More advanced material

\(\newcommand{\P}{\mathbb{P}}\) \(\newcommand{\E}{\mathbb{E}}\) \(\newcommand{\S}{\mathcal{S}}\) \(\newcommand{\var}{\mathrm{Var}}\) \(\newcommand{\bmu}{\boldsymbol{\mu}}\) \(\newcommand{\bSigma}{\boldsymbol{\Sigma}}\) \(\newcommand{\btheta}{\boldsymbol{\theta}}\) \(\newcommand{\bpi}{\boldsymbol{\pi}}\) \(\newcommand{\indep}{\perp\!\!\!\perp}\) \(\newcommand{\bp}{\mathbf{p}}\) \(\newcommand{\bx}{\mathbf{x}}\) \(\newcommand{\bX}{\mathbf{X}}\) \(\newcommand{\by}{\mathbf{y}}\) \(\newcommand{\bY}{\mathbf{Y}}\) \(\newcommand{\bz}{\mathbf{z}}\) \(\newcommand{\bZ}{\mathbf{Z}}\) \(\newcommand{\bw}{\mathbf{w}}\) \(\newcommand{\bW}{\mathbf{W}}\) \(\newcommand{\bv}{\mathbf{v}}\) \(\newcommand{\bV}{\mathbf{V}}\) \(\newcommand{\bfbeta}{\boldsymbol{\beta}}\) \(\newcommand{\bflambda}{\boldsymbol{\lambda}}\)

7.6. More advanced material#

In this section, we cover some more advanced material.

7.6.1. Cholesky decomposition#

In this section, we derive an important notion of matrix factorization.

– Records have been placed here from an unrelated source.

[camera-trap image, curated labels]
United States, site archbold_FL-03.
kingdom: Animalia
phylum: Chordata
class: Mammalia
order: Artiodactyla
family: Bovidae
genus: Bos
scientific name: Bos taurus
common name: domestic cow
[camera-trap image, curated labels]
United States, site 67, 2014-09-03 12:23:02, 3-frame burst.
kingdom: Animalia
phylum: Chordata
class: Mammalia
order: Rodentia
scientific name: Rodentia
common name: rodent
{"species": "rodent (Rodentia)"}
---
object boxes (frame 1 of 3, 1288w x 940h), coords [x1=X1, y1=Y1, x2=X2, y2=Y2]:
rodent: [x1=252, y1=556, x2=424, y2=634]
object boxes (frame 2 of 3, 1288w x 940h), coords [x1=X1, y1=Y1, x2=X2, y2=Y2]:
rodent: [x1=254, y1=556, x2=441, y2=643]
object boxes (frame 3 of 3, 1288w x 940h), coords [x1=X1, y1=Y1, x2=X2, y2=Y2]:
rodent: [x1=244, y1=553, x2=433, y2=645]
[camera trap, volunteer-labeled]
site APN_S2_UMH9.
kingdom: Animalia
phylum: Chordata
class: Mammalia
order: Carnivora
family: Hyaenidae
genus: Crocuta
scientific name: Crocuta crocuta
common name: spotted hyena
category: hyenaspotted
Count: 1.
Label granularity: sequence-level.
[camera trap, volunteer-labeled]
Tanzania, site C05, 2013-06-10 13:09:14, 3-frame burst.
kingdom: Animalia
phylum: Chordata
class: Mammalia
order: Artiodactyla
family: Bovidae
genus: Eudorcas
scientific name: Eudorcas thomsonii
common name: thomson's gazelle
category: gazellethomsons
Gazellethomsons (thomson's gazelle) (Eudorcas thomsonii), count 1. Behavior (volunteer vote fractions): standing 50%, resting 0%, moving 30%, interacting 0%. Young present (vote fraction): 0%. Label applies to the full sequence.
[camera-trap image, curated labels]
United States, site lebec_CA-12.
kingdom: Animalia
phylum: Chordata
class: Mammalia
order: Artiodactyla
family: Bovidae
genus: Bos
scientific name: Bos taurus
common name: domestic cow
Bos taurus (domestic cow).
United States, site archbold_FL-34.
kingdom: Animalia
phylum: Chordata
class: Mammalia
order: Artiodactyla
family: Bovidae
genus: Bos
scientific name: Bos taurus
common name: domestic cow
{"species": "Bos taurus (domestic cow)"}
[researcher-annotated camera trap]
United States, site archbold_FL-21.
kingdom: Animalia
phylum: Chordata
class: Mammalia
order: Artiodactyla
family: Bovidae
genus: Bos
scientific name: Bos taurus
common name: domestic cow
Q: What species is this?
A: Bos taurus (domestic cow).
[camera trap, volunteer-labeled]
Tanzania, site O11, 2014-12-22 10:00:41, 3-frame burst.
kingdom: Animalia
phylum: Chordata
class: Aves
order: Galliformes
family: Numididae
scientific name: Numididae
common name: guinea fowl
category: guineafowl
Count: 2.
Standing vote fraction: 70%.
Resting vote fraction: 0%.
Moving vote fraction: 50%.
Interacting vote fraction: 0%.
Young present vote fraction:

Main theorem Our key linear-algebraic result of this section is the following. The matrix factorization in the next theorem is called a Cholesky decomposition. It has many applications.

THEOREM (Cholesky Decomposition) Any positive definite matrix \(B \in \mathbb{R}^{n \times n}\) can be factorized uniquely as

\[ B = L L^T \]

where \(L \in \mathbb{R}^{n \times n}\) is a lower triangular matrix with positive entries on the diagonal. \(\sharp\)

The proof is provided in a section below. An important consequence of the proof is an algorithm for computing the Cholesky decomposition. Indeed it follows from the equations in the proof that we can grow \(L\) starting from its top-left corner by successively computing its next row based on the previously constructed submatrix. Note that, because \(L\) is lower triangular, it suffices to compute its elements on and below the diagonal.

Figure: Access pattern (Source)

Access pattern

\(\bowtie\)

EXAMPLE: Before proceeeding with the general method, we give a small example to provide some intuition as to how it operates. Consider the matrix

\[\begin{split} A = \begin{pmatrix} 1 & 2 & 1\\ 0 & -2 & 1\\ 0 & 0 & 1\\ 0 & 0 & 0 \end{pmatrix}. \end{split}\]

We will need the following lemma first.

LEMMA (Least Squares and Postive Semidefiniteness) Let \(A \in \mathbb{R}^{n\times m}\) be an \(n\times m\) matrix with \(n \geq m\). The matrix \(B = A^T A\) is positive semidefinite. If further the columns of \(A\) are linearly independent, then the matrix \(B\) is positive definite. \(\flat\)

Proof: For any \(\mathbf{x}\),

\[ \mathbf{x}^T (A^T A) \mathbf{x} = (A \mathbf{x})^T (A \mathbf{x}) = \|A \mathbf{x}\|^2 \geq 0. \]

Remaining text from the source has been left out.